ContentMine / getpapers

Get metadata, fulltexts or fulltext URLs of papers matching a search query
MIT License
197 stars 37 forks source link

Query based on PMIDS #147

Closed alexmaina closed 7 years ago

alexmaina commented 7 years ago

I would like to bring your attention about the inability of getpapers to mine content using PMID. For example, when i run a query using pmid

alex@alex-HP-ProDesk-600-G2-SFF:~$ getpapers -q PMID:27355041 -n -o maina
info: Searching using eupmc API
info: Running in no-execute mode, so nothing will be downloaded
error: Malformed or empty response from EuropePMC. Try running again. Perhaps your query is wrong.
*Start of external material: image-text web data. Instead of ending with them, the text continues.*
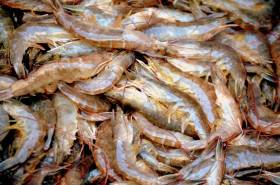 Marine Minister Launches New Scheme To Reduce Juvenile Fish Discards
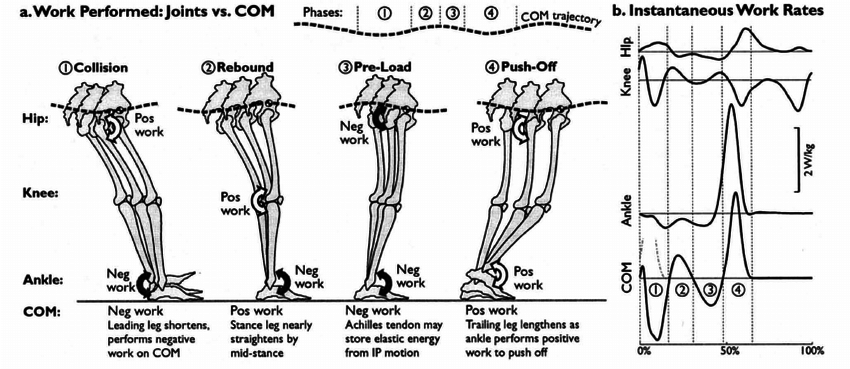Diagram of the stance phase of a human walking gait Part (a)   Download Scientific Diagram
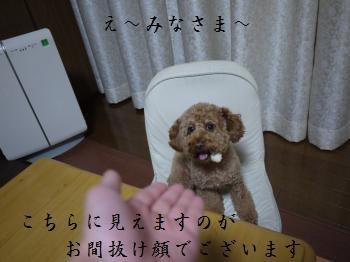 P1030066_convert_20111029093938.jpg
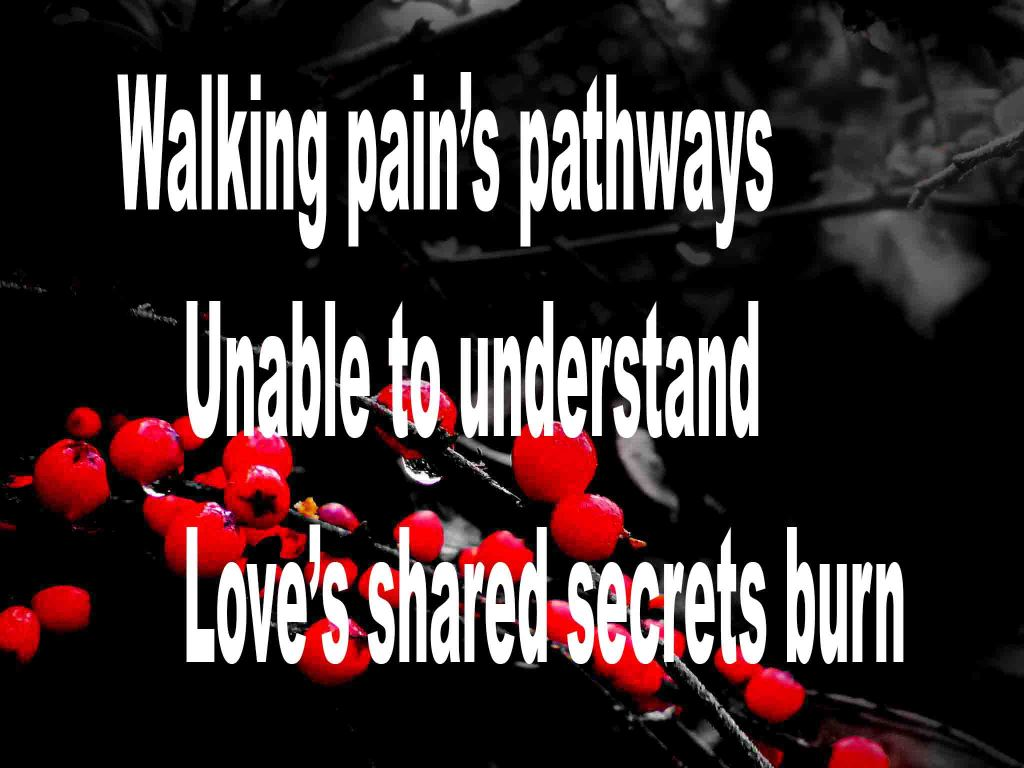 The image shows a spray of red berries on a black background on which is written a senryū haiku poem titled  Walking Pain's pathways by the poet Goff James. The poem speaks of walking pain's pathways, unable to understand and love's shared secrets burning.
When i run a query using PMCID, i get the following results

alex@alex-HP-ProDesk-600-G2-SFF:~$ getpapers -q PMCID:PMC5026053 -n -o maina
info: Searching using eupmc API
info: Running in no-execute mode, so nothing will be downloaded
info: Found 1 open access results

This document has listed PMID as a possible search field. Can getpapers search using PMIDS?

tarrow commented 7 years ago

Thanks for this report

It seems at first glance that this is a problem with EuropePMC (which getpapers depends upon)
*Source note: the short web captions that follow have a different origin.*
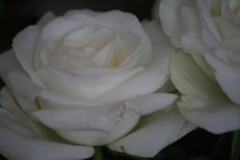 Witte-roos-2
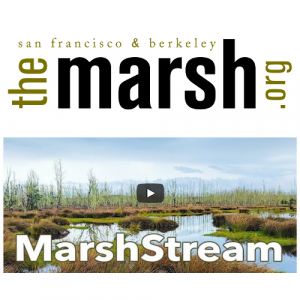 MarshStream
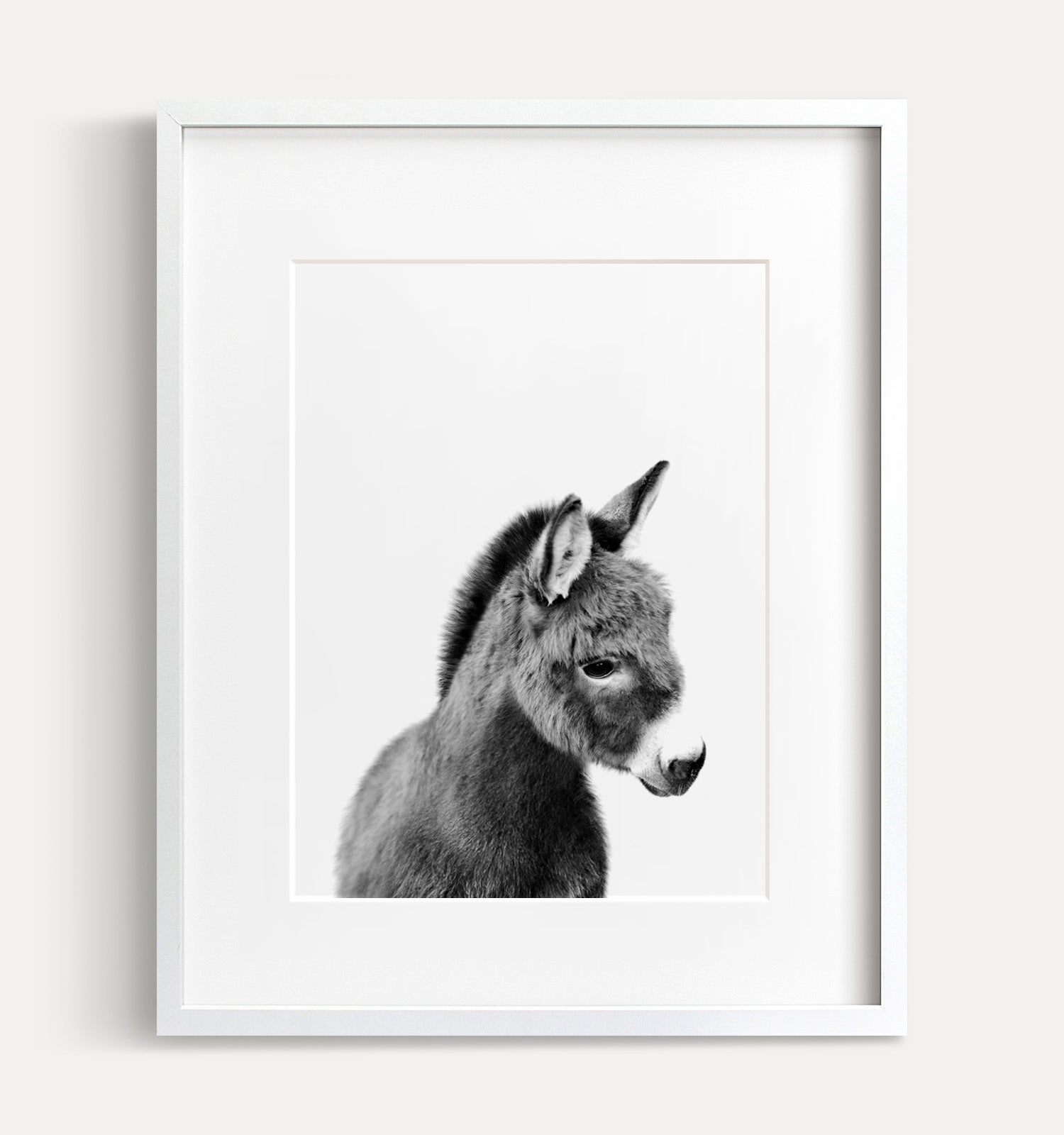 Baby Donkey Print - Black and White - The Crown Prints
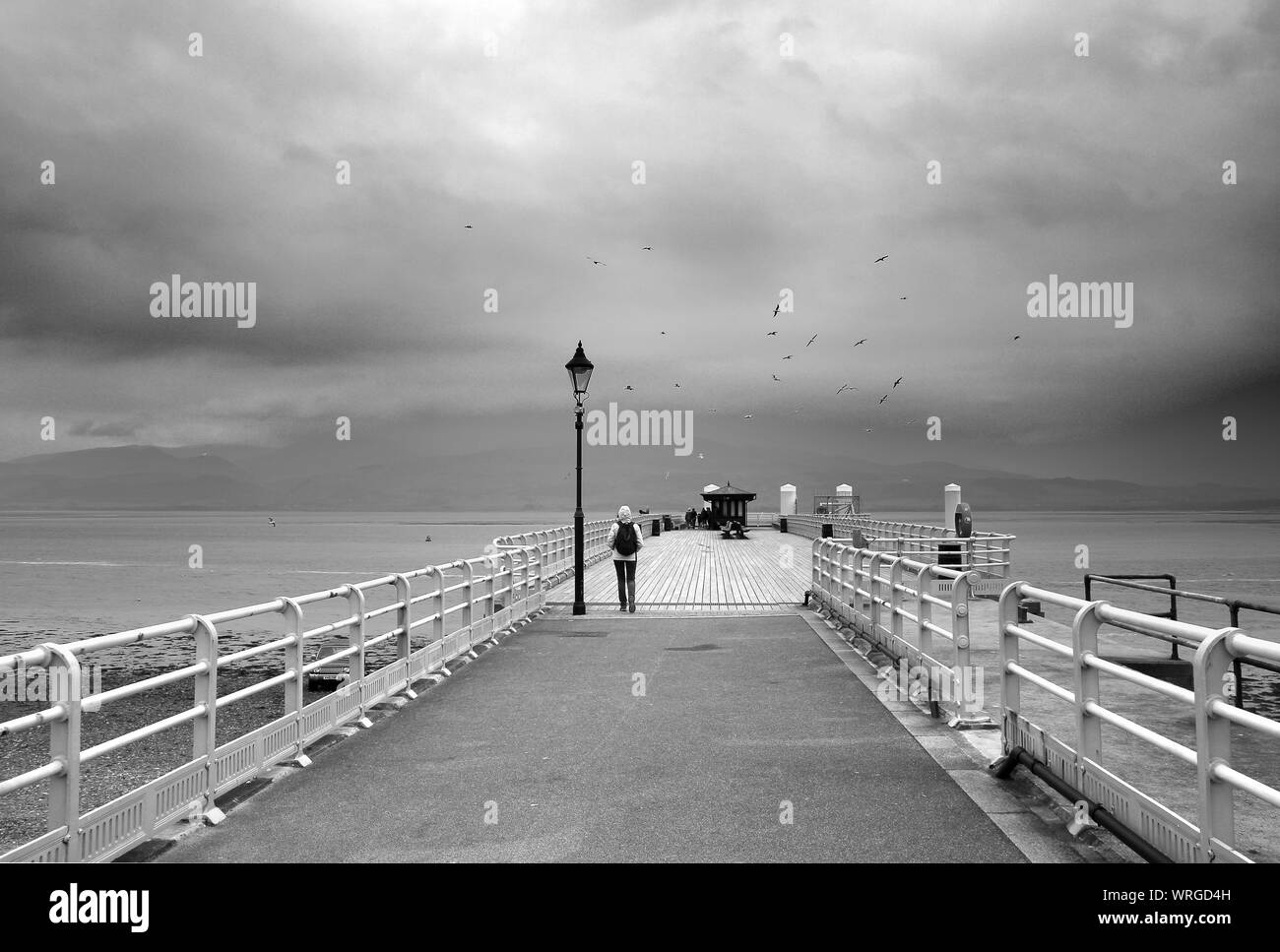 Beaumaris (Wales) in April. A pier on the sea, a street lamp, a person walking seen from behind, birds sensing the coming storm, dark clouds Stock Photo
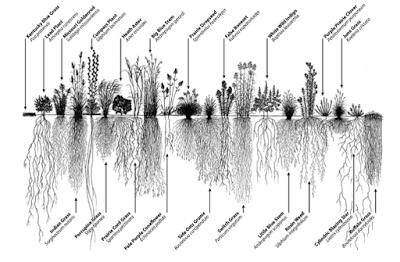 Naturaleza y Voluntariado Ambiental: Por qué las praderas importan y los céspedes no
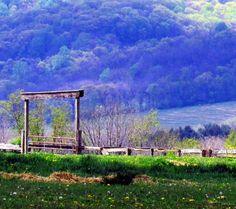 Corral Gate On New Jersey Horse Farm|Love's Photo Album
You'll see that if you search for PMID:27355041 at europepmc.org it comes up blank. Let me investigate further though.

tarrow commented 7 years ago

It seems that at some point they stopped indexing by PMID and instead used the field EXT_ID (but this can also correspond to, for example, Agricola records)
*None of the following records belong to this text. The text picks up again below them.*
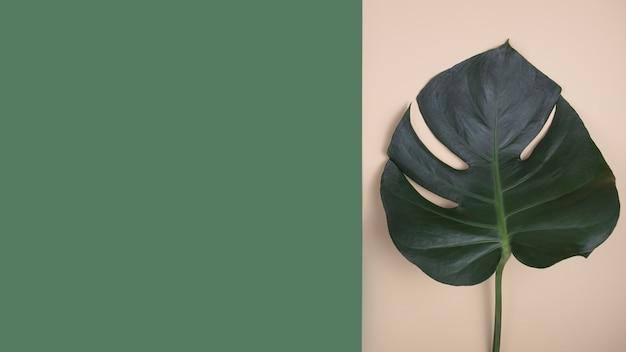 Feuilles de palmiers tropicaux. vue de dessus, espace de copie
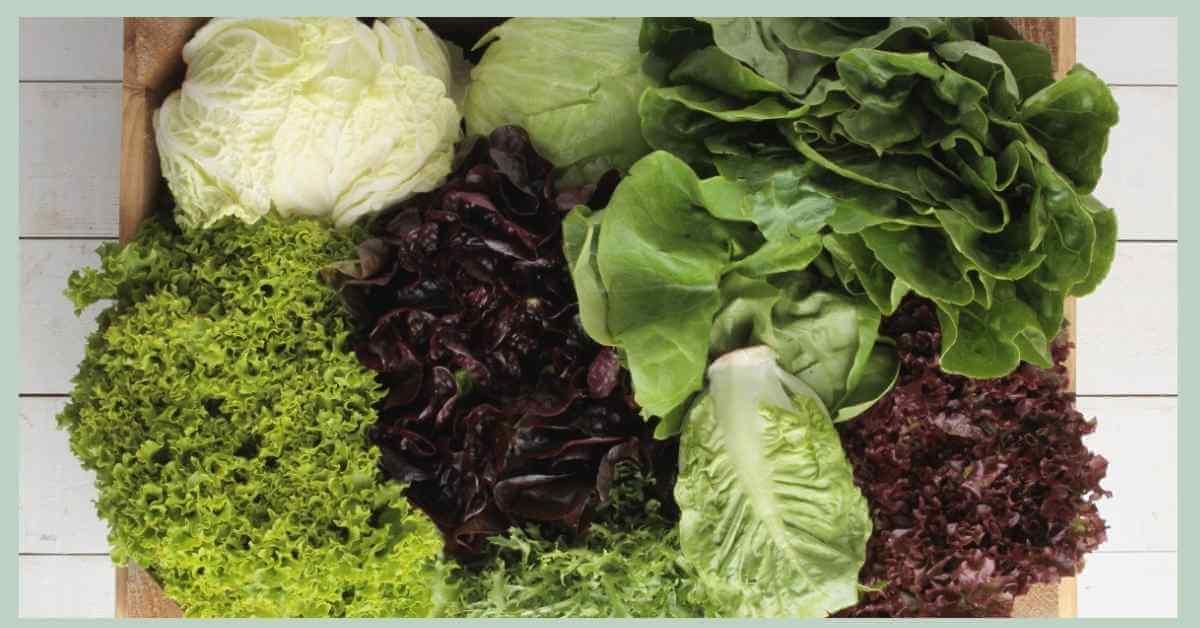 レタスの育て方 種類・収穫 (1)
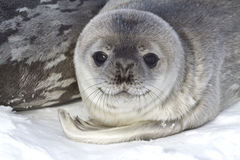 Little pup Weddell seals which lies. Near the female Stock Image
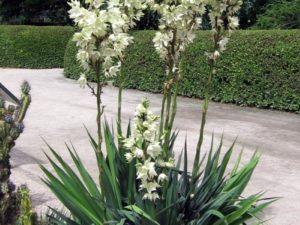 Юкка — уход в домашних условиях, как цветет пальма Юкка (фото) и как ухаживать во время цветения, выращивание растения в горшке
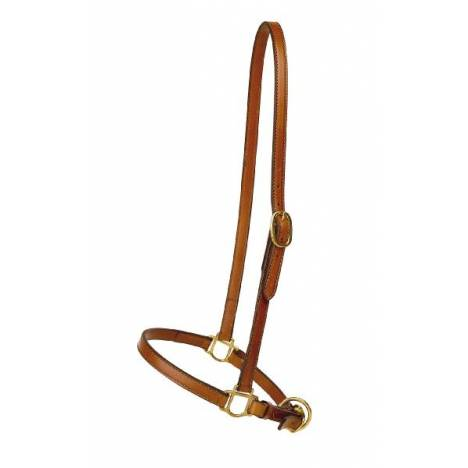 "TORY LEATHER 3/4"" Grooming Halter - Brass Hardware"
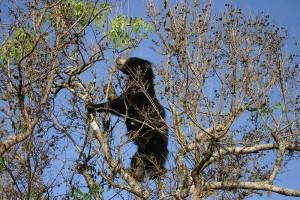 Wildlife in Sri Lanka_Sloth Bear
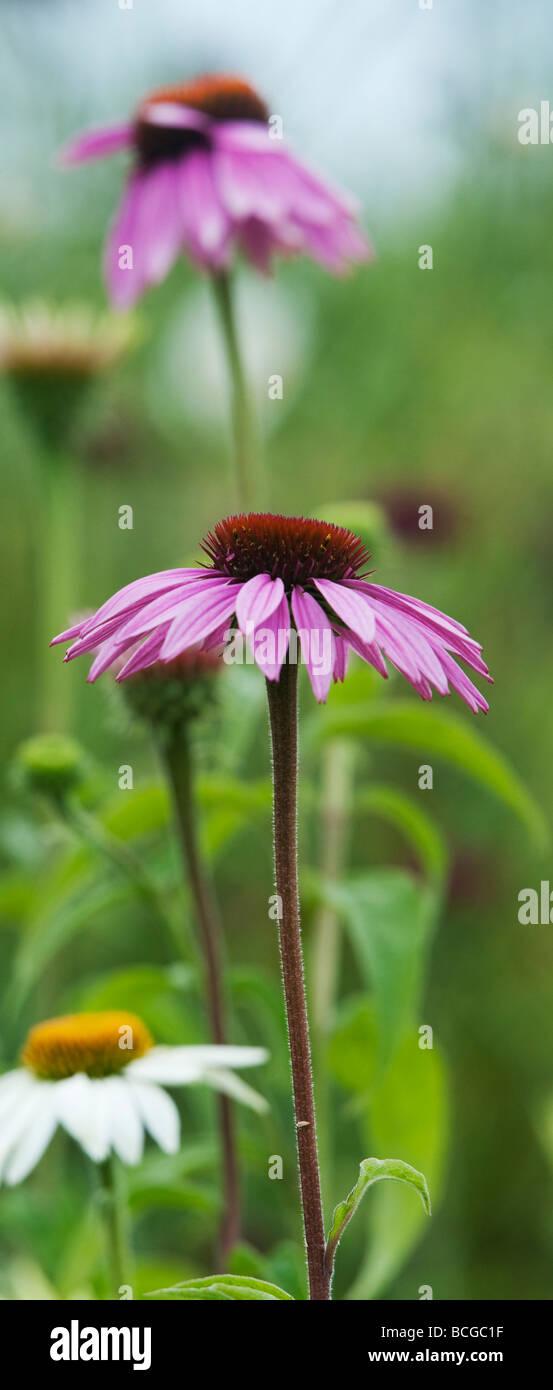 Echinacea purpurea 'magnus'. Coneflower 'Magnus' Imagen De Stock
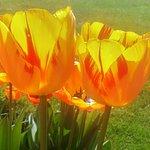 Tulips in Italian Garden near Pompeian Wall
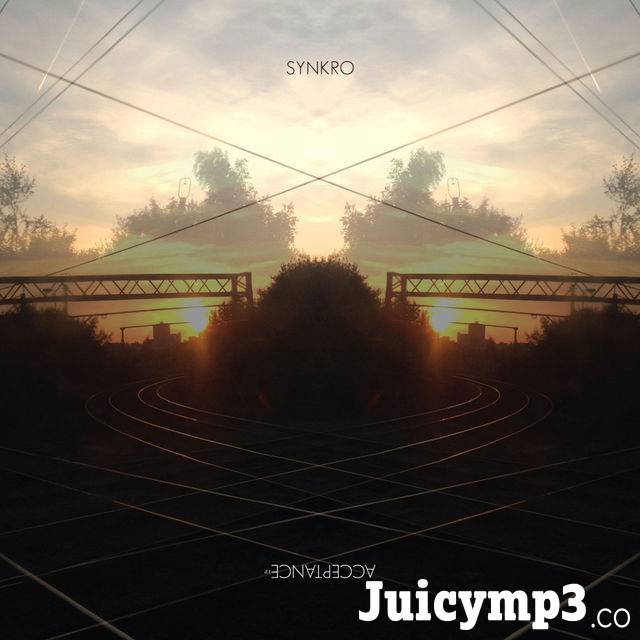 Download Synkro - Acceptance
This seems to work for me: getpapers -q EXT_ID:27355041 -o test

Let me know if you have other problems

alexmaina commented 7 years ago

Thanks @tarrow it works very well but only where the PMID is for a paper that is Open access. Does this mean getpapers cannot mine titles and abstracts that are not open access in Pubmed/medline?

tarrow commented 7 years ago

Sure; you just need to use the -a flag to also get non-open access content. Often there isn't a fulltext available for these though.

alexmaina commented 7 years ago

Thanks again.....Last question and by no means least. I have a dataset of 10 PMIDS

+------------------+
| accession_number |
+------------------+
| 27747646         |
| 27649863         |
| 27621978         |
| 27478298         |
| 27441216         |
| 27397933         |
| 27386033         |
| 27382606         |
| 27379288         |
| 27355041         |
+------------------+

How can i query 10 PMIDS in a single script?

tarrow commented 7 years ago

We don't currently have a way to do this; but we probably should.

The easiest thing would be to simply write a bash script to call getpapers several times. Are you on a unix machine?

tarrow commented 7 years ago

I made a new issue for this: #148

alexmaina commented 7 years ago

Yes I am on a unix machine...is this the same for PMCIDs?